» What you have to do:
Reproduce every line of the material below word for word, leaving out the pictures.

» Captioned web images:
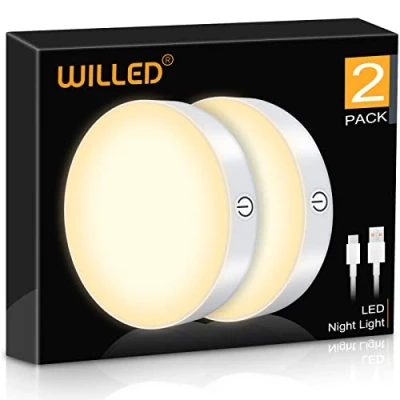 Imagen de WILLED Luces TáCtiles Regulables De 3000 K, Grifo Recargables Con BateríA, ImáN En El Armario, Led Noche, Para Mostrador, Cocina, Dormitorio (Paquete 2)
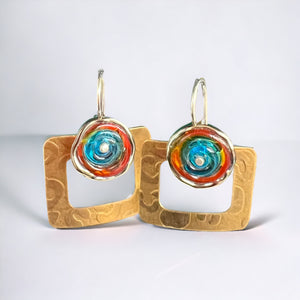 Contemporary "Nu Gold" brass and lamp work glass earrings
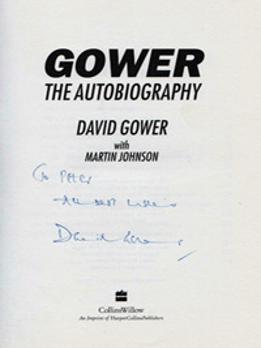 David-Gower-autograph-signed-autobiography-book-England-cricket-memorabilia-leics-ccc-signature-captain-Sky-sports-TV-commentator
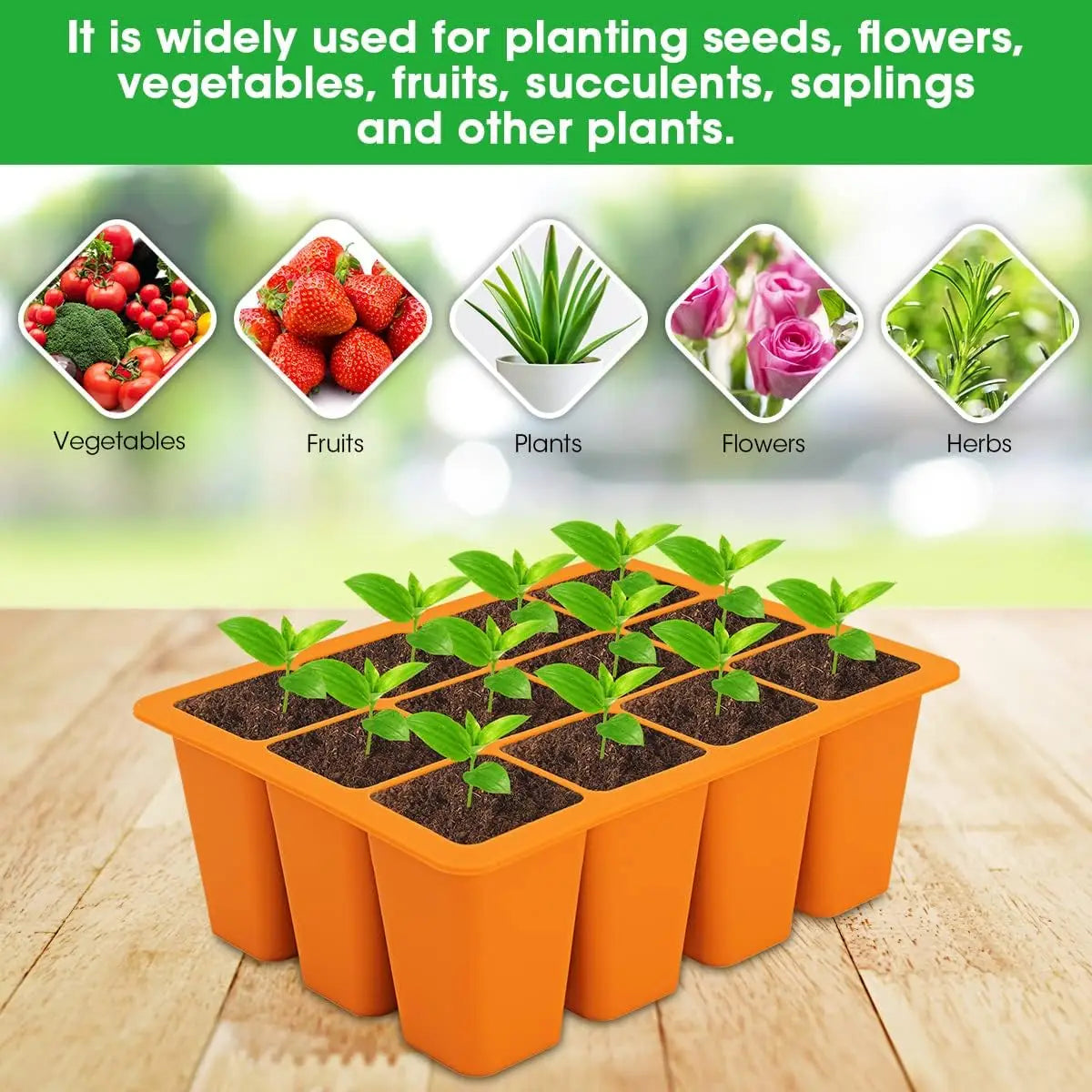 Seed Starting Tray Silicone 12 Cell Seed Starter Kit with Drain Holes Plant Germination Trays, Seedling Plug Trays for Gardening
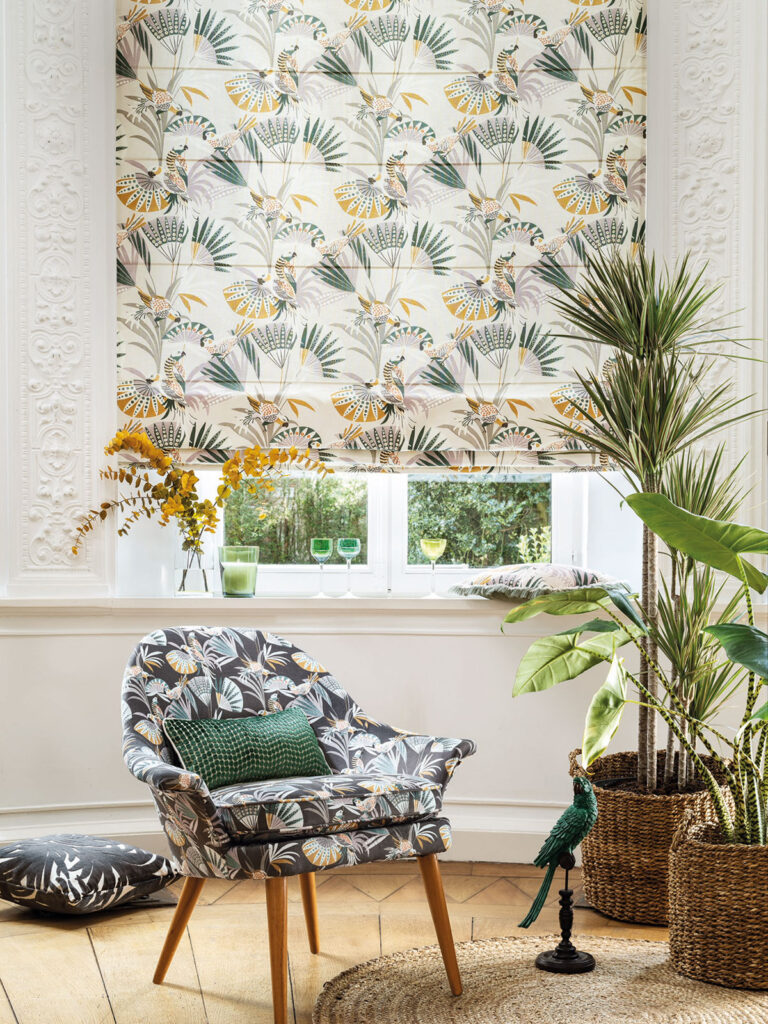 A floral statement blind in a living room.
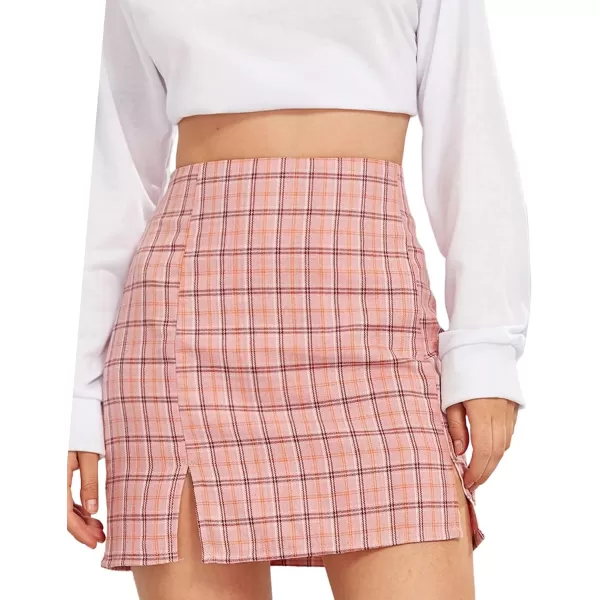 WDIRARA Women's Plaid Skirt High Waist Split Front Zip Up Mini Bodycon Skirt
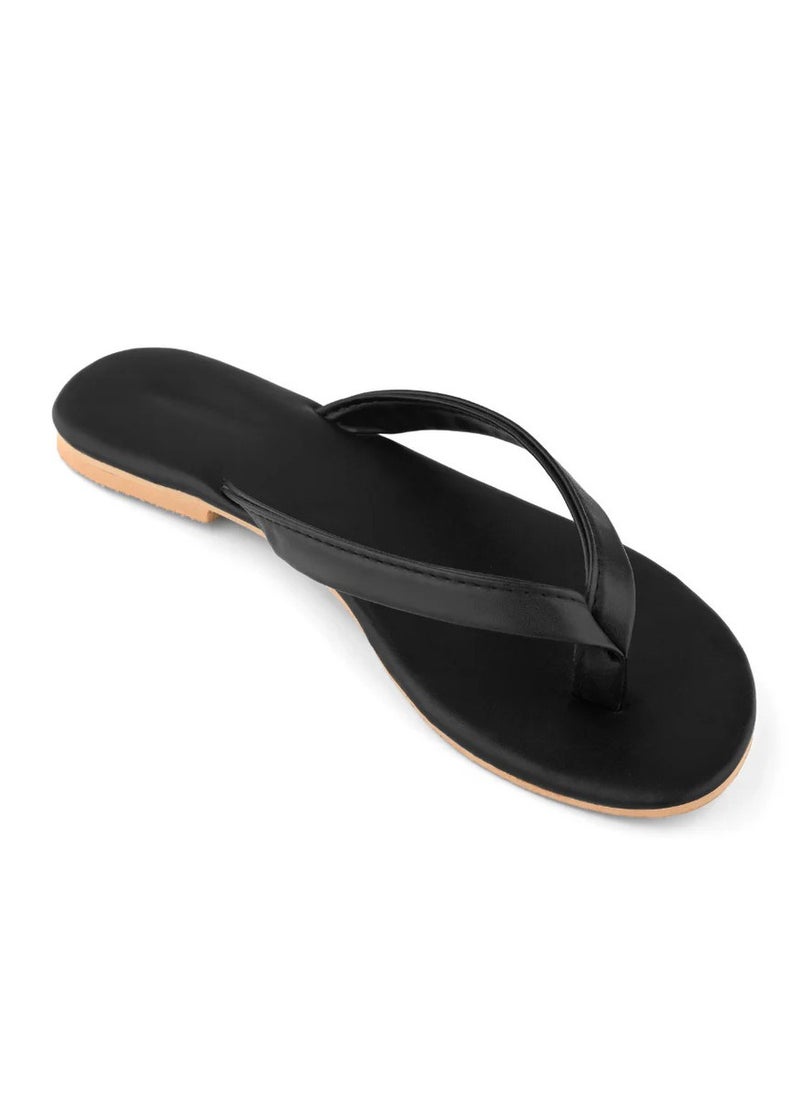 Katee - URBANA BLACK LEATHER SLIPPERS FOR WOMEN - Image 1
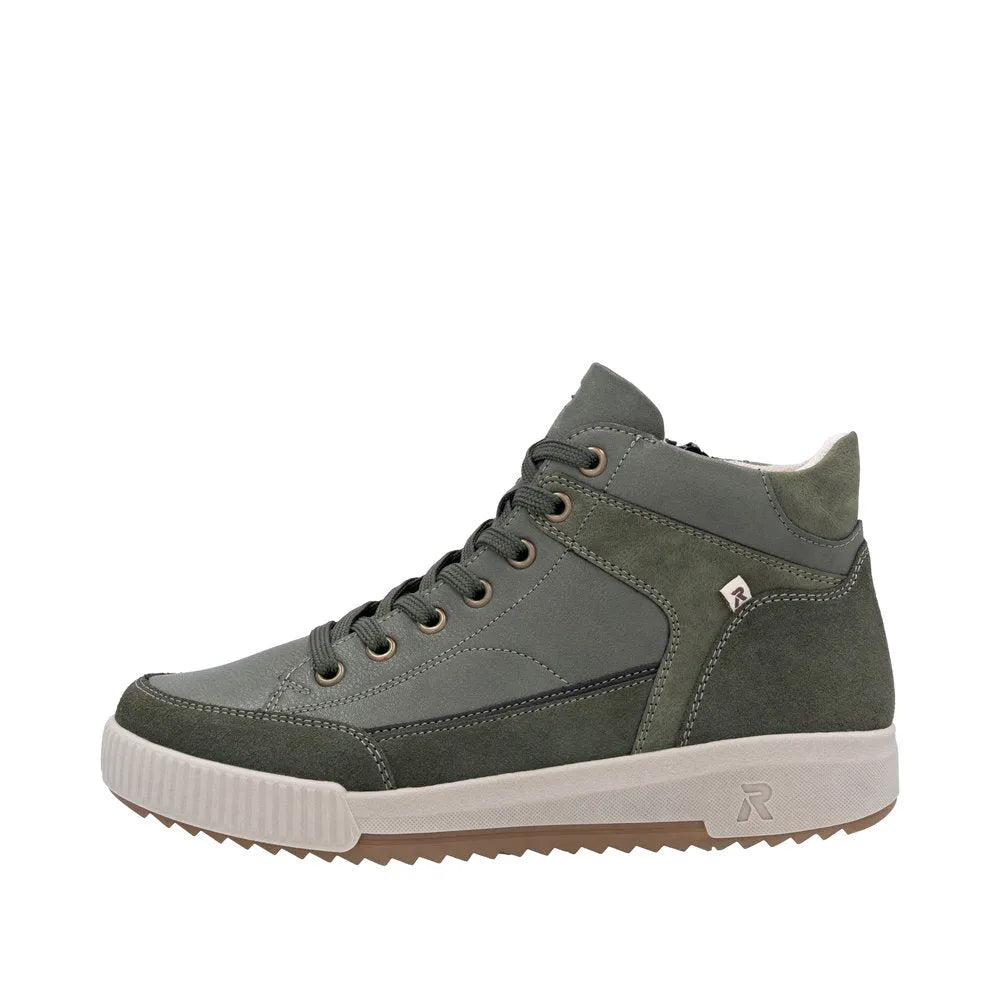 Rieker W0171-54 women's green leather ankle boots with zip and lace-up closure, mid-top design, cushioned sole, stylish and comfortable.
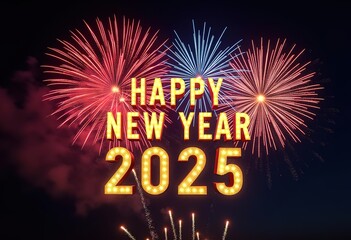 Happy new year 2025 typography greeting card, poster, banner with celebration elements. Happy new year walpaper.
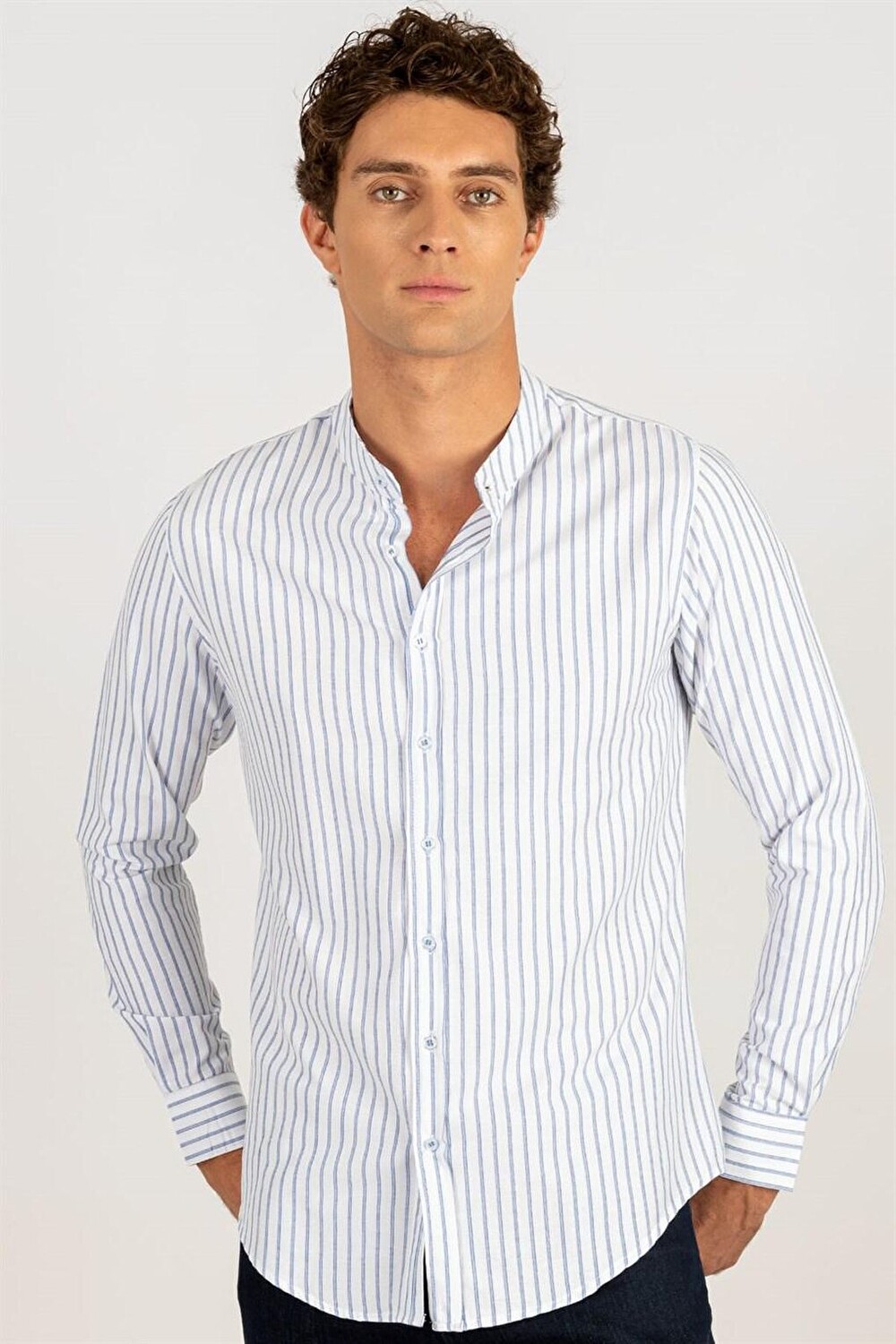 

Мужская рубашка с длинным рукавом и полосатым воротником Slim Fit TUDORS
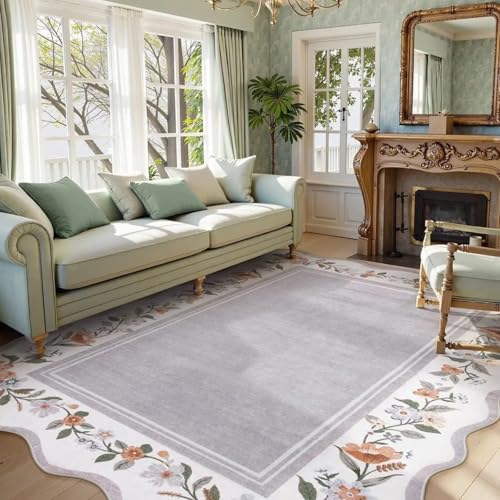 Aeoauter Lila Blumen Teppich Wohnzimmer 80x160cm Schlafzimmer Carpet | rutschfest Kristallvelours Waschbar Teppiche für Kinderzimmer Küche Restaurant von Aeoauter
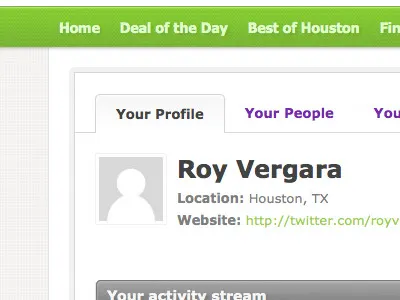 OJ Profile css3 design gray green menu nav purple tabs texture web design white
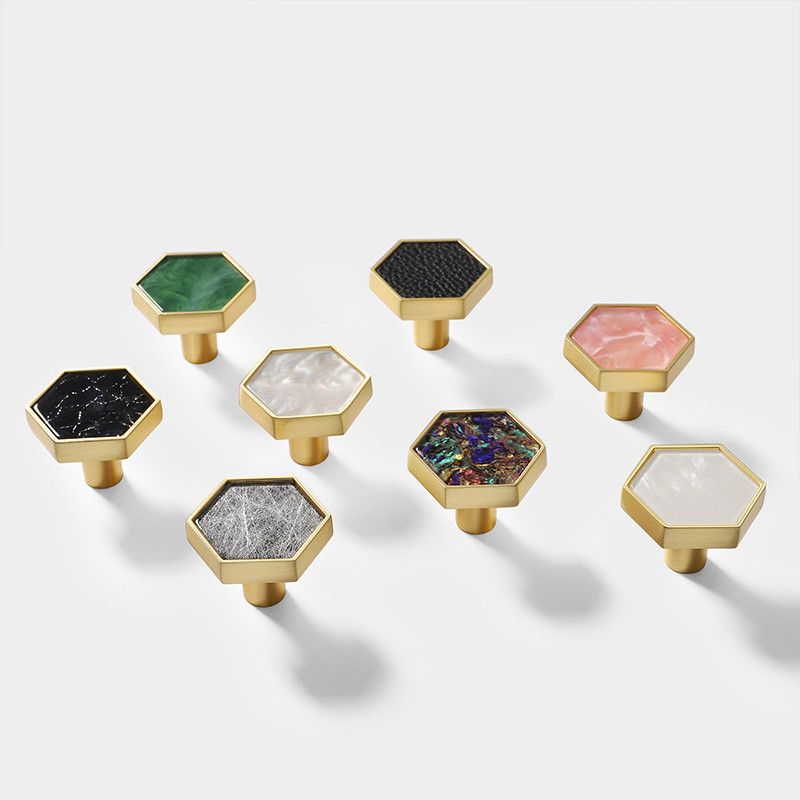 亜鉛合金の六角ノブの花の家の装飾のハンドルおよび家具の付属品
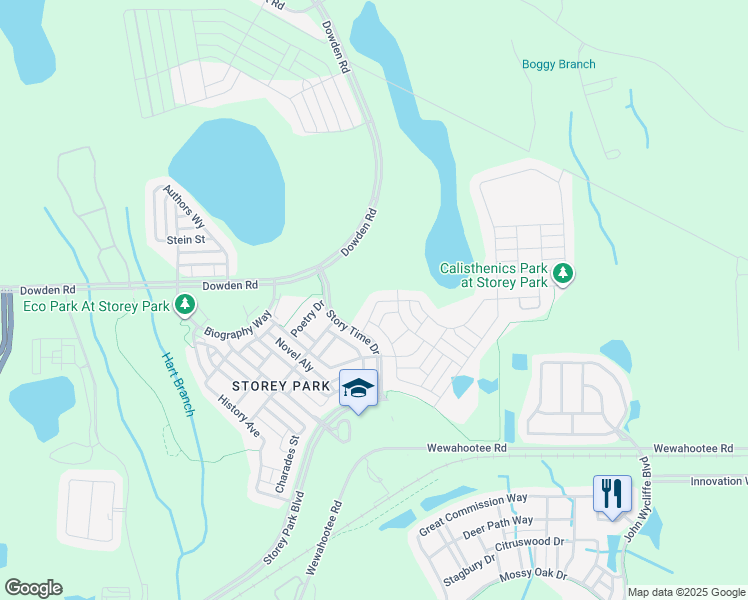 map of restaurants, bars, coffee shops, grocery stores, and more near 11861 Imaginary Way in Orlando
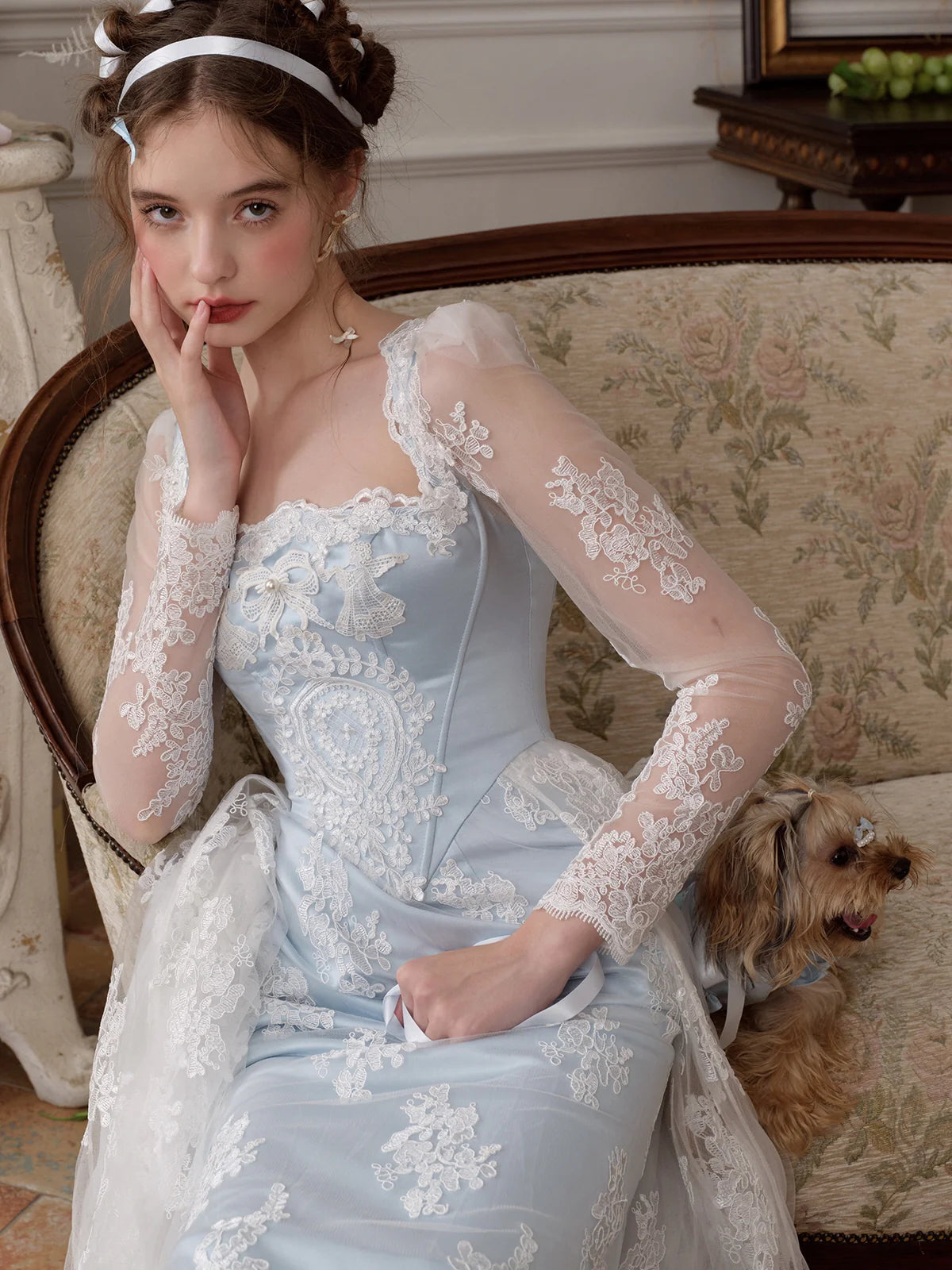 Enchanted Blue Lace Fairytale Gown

» Solved exercise:
 Imagen de WILLED Luces TáCtiles Regulables De 3000 K, Grifo Recargables Con BateríA, ImáN En El Armario, Led Noche, Para Mostrador, Cocina, Dormitorio (Paquete 2)
 Contemporary "Nu Gold" brass and lamp work glass earrings
 David-Gower-autograph-signed-autobiography-book-England-cricket-memorabilia-leics-ccc-signature-captain-Sky-sports-TV-commentator
 Seed Starting Tray Silicone 12 Cell Seed Starter Kit with Drain Holes Plant Germination Trays, Seedling Plug Trays for Gardening
 A floral statement blind in a living room.
 WDIRARA Women's Plaid Skirt High Waist Split Front Zip Up Mini Bodycon Skirt
 Katee - URBANA BLACK LEATHER SLIPPERS FOR WOMEN - Image 1
 Rieker W0171-54 women's green leather ankle boots with zip and lace-up closure, mid-top design, cushioned sole, stylish and comfortable.
 Happy new year 2025 typography greeting card, poster, banner with celebration elements. Happy new year walpaper.

Мужская рубашка с длинным рукавом и полосатым воротником Slim Fit TUDORS
 Aeoauter Lila Blumen Teppich Wohnzimmer 80x160cm Schlafzimmer Carpet | rutschfest Kristallvelours Waschbar Teppiche für Kinderzimmer Küche Restaurant von Aeoauter
 OJ Profile css3 design gray green menu nav purple tabs texture web design white
 亜鉛合金の六角ノブの花の家の装飾のハンドルおよび家具の付属品
 map of restaurants, bars, coffee shops, grocery stores, and more near 11861 Imaginary Way in Orlando
 Enchanted Blue Lace Fairytale Gown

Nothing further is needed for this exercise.